Norwich: Early Warning System

  • Norwich CCG has developed a web tool to capture vital soft intelligence from member practices. Virtually all patients are seen in primary care prior to, and following, a referral for assessment or treatment, making primary care a rich pool of soft intelligence. GPs wanted to be able to relay this information, while making it quick and easy to fit within a busy working day.
  • A project was commissioned with a local web designing company and the result was the creation of ‘Sick-Advisor’. Sick-Advisor is a web based solution, developed for clinicians to capture ‘in the moment’ feedback from patients, relatives and carers. The simple ‘3-click’ system allows the clinician to record a rating and a comment for providers ranging from acute hospitals, community services, care homes, and domiciliary care. This feedback is reviewed as part of the CCG’s quality assurance processes and triangulated with other information available to the CCG.
  • This provides an effective early warning system that is able to pin point areas for further scrutiny should a theme or trend occur. Sick Advisor does not replace formal reporting of serious incidents but aims to quickly capture soft intelligence from the people closest to the patient.

South Worcestershire: Primary Care

Primary Care meet with the CCGs on a monthly basis, to discuss how to improve the quality of services provided, to share good practise and to develop a programme of shared visits to the practices where concerns are highlighted.

By examining the Assurance Framework, triangulating patient survey data, complaints, QOF, and enhanced service activity, primary care highlighted a practice where there were low levels of concerns, although not an overall outlier in the Framework.

The CCG highlighted the same practice through their Improving Quality Supporting Practices Initiative, where each practice receives visits by peers to discuss achievement against a different range of indicators and CCG priorities.

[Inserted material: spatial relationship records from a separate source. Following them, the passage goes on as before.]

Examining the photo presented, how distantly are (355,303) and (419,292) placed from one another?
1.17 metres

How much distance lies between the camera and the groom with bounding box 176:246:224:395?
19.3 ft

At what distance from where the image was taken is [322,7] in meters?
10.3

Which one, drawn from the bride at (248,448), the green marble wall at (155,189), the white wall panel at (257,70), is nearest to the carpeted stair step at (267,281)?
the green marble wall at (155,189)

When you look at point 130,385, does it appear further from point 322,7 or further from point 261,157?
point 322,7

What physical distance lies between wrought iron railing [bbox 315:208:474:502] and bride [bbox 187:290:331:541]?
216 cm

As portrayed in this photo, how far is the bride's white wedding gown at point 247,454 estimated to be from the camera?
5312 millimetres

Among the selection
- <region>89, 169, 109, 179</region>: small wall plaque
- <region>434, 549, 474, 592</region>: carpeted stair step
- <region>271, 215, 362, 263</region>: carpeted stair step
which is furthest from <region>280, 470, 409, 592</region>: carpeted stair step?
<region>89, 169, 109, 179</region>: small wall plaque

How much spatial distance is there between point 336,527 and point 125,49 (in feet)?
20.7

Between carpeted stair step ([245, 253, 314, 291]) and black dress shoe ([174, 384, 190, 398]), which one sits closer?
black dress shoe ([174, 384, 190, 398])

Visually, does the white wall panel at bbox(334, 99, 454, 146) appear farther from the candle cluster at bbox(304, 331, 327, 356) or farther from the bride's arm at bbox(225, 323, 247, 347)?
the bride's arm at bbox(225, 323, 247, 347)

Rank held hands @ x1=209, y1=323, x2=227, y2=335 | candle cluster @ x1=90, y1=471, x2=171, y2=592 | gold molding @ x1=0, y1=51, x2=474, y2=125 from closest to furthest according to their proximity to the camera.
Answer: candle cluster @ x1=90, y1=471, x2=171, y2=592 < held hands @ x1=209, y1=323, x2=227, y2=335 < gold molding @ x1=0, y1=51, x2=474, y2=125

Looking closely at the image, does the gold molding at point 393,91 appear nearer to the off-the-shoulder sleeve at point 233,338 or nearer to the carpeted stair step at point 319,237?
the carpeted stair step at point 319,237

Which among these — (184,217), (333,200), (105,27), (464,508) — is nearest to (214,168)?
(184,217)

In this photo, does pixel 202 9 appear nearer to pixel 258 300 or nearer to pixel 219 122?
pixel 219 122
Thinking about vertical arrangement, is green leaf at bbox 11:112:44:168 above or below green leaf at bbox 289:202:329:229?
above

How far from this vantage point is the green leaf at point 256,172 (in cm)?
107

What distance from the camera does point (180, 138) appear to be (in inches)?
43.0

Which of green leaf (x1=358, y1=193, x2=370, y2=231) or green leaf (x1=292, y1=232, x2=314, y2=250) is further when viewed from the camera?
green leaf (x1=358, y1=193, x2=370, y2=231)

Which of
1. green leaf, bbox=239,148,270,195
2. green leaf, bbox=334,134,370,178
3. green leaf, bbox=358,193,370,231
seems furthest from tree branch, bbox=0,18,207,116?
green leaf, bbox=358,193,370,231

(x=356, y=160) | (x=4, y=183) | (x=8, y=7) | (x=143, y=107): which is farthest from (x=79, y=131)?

The CCG contacted the primary care team and it was agreed to share non identifiable patient data to identify priority concerns. A joint team visit to the practice was agreed to provide further challenge to initiate change. Both teams are working together to suggest solutions such as leadership and support from the CCG practice nurse facilitator and changes to appointment systems to provide better patient outcomes.

NHS England: Patient & stakeholder Involvement in Developing Models & Standards

Since April 2013, prescribed specialised services have been commissioned by NHS England, operating as a single commissioner.  This means that specialised care is now being offered in line with a single national set of published service specifications and policies, offering high quality and more consistent and equitable care to patients.

This change provides an unprecedented opportunity to build on the way in which we engage with patients and other key stakeholders, to reflect their feedback on their experience of specialised services, to help shape our priorities and to directly involve a wide range of stakeholders in developing national models and standards of care.

During 2013/14 we are doubling the number of patient / carer representatives on each of our advisory clinical reference groups (CRGs), extending the period of time for public consultation on any proposed changes to specifications and policies, providing the opportunity to anyone with an interest in a specialised service to register their interest with a CRG and become informed of, and involved in, their work, and developing more accessible summary versions of national documents with the help of patient groups.